MP: I embarked on a 'research waste journey' by joining the Antica and Tin during my master's study. Before that, I'd never really thought of the term 'waste' as something that can be generated over the research cycle. To be honest, I never really pondered about the ways we do science. After some discussion we decided that the best way forward was to estimate research waste for three main stages of research life cycle: study planning (which includes core study design, data collection and data analysis), result reporting and publication. We considered data collection and data analysis as outcomes of study planning: a plan of a future study should include data collection procedures and appropriate statistical approaches. We also decided to distinguish two types of waste: core waste and exploitative waste. Core waste is all the conducted (and funded) work that never gets published. The exploitative waste can be hard to grasp, but it basically means that users have a lower chance to exploit all the information from publications. These two make up the overall waste that accumulates over the research life cycle. Simple, right?
I’ll never forget all of our Zoom sessions and discussions which resulted in, guess what, a new term - the unused potential of research.. We argue that unused potential is likely much larger than waste but at the same time impossible to calculate. We cannot foresee what impact a particular research would have had if its design had been better or if its results were fully rather than partially reported. Unsed potentail also includes unpublished datasets, or software. We believe that focusing on unused potential instead of waste can better facilitate recommendations for improvement and reduce resistance to the adoption of new strategies, policies etc.
I would like to end things on three positive notes: 1) now that we are ‘officially aware’ of how much of the research waste is there in ecology, we should all work on solutions to reduce waste, 2) I’ve learned much about open science concepts and best research practices, 3) like Antica said, I’ve met two great scientist that are now my mentors and colleagues.

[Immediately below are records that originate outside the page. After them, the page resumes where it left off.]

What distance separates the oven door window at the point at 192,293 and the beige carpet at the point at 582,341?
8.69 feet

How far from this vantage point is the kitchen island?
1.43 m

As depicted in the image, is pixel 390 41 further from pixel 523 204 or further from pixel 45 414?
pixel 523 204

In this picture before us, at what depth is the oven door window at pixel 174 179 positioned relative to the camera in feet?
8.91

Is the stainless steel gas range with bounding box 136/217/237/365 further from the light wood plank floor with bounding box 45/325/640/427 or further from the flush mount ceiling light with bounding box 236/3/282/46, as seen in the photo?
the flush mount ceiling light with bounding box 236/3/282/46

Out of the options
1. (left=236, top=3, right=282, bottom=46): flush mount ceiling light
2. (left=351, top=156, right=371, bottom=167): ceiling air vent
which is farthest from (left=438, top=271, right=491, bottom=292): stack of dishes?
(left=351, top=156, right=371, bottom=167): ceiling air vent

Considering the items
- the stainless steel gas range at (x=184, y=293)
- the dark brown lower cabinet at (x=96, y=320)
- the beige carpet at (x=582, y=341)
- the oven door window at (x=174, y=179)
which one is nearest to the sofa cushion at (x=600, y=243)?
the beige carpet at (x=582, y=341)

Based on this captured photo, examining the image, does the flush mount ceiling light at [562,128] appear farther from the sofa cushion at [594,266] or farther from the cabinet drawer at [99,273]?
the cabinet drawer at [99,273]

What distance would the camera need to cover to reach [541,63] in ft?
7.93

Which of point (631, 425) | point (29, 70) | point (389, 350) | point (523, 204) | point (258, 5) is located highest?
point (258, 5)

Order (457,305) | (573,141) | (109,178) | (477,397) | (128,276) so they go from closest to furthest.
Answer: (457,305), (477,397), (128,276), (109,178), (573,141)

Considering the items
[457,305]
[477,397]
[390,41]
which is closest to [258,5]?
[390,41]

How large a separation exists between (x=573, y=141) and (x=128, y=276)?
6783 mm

TK: I was excited about Antica joining my lab, adding some quite novel research lines. As we discussed future work, her ERC grant came up – and I learned about Antica’s preliminary findings on research waste. Can’t be I thought, and agreed this needs further digging. My colleague, prof. Hackenberger, thought his master’s student Marija was perfect for the team, and so she joined the team, and later the lab as well. Our findings still astonish me, but I think there is more nuance to it than immediately apparent. In medicine, there is no room for error hence any substandard study is practically waste. In ecology, systems are not as clear-cut, and ecosystems are often too complex to account for everything - in a way, every data point could be useful. This is why I love that our discussions turned us from identifying waste to looking at how to reduce unused potential of ecological research. I believe there is much we can do here, and am excited about our future work on the topic.
What will we do about it
We will work towards reducing the unused potential of our work –keep learning to use reproducible workflows, and making our research as open as possible. We will also continue advocating for open science and meta-science in ecology and beyond. Within this we hope to communicate not only with researchers but also with funders and publishers. Change in incentives must happen and more money must be invested into making research robust. This is largely the role of those who fund and publish research. If someone has a tip on how to do reach out to funders and publishers – please get in touch. And of course, we will continue researching the research waste, the unused potential of ecological research, and developing solutions to reduce it
What will you do about research waste, dear reader?
Chalmers, I. & Glasziou, P. Avoidable waste in the production and reporting of research evidence. Lancet 374, 86–89 (2009).